■ **WHAT IS REQUIRED**
In this exercise, copy exactly the lines from the one that contains "How far away" through the end of the entries below; pictures are not copied.
☆ ☆ ☆ ☆ ☆ ☆ ☆
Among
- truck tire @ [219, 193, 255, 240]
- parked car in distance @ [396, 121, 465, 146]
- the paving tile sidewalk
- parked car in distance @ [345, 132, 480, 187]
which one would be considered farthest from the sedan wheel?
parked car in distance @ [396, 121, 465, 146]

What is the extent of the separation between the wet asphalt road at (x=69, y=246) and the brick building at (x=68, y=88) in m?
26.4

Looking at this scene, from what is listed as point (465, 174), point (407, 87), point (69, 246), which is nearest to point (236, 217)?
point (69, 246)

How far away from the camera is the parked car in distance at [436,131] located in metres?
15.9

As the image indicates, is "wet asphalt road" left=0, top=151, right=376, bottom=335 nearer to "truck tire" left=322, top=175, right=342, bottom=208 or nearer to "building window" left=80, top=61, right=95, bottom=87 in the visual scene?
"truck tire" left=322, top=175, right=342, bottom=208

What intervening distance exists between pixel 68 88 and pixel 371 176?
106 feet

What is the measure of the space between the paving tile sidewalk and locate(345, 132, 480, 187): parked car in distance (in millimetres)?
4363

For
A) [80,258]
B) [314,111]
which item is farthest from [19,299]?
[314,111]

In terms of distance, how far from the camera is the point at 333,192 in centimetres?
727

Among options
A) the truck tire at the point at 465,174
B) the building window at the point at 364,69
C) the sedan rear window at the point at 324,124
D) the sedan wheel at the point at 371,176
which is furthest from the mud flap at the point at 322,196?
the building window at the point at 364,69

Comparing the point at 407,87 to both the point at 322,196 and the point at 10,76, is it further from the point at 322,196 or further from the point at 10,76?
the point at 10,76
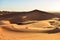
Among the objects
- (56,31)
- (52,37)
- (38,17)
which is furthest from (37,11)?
(52,37)

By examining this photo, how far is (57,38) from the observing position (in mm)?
7207

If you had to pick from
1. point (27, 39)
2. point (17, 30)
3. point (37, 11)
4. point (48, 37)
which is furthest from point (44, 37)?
point (37, 11)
☆ ☆ ☆ ☆ ☆ ☆ ☆
■ **RESULT OF THE EXERCISE**
How far away from the camera is the parked car in distance at [436,131] located in metres?
15.9

As the image indicates, is "wet asphalt road" left=0, top=151, right=376, bottom=335 nearer to "truck tire" left=322, top=175, right=342, bottom=208 or nearer to "building window" left=80, top=61, right=95, bottom=87 in the visual scene?
"truck tire" left=322, top=175, right=342, bottom=208

What intervening distance exists between pixel 68 88 and pixel 371 176?
106 feet

What is the measure of the space between the paving tile sidewalk and locate(345, 132, 480, 187): parked car in distance (in millimetres)?
4363

For
A) [80,258]
B) [314,111]
which item is farthest from [19,299]?
[314,111]

In terms of distance, how far from the camera is the point at 333,192 in centimetres?
727

Among options
A) the truck tire at the point at 465,174
B) the building window at the point at 364,69
C) the sedan rear window at the point at 324,124
D) the sedan wheel at the point at 371,176
which is furthest from the mud flap at the point at 322,196?
the building window at the point at 364,69

Comparing the point at 407,87 to both the point at 322,196 and the point at 10,76, is it further from the point at 322,196 or further from the point at 10,76?
the point at 10,76
Among the objects
- (56,31)
- (52,37)
- (38,17)
which is furthest from (37,11)?
(52,37)

By examining this photo, how far is (57,38) from the observing position (in mm)?
7207

If you had to pick from
1. point (27, 39)
2. point (17, 30)
3. point (37, 11)
4. point (48, 37)
which is furthest from point (44, 37)?
point (37, 11)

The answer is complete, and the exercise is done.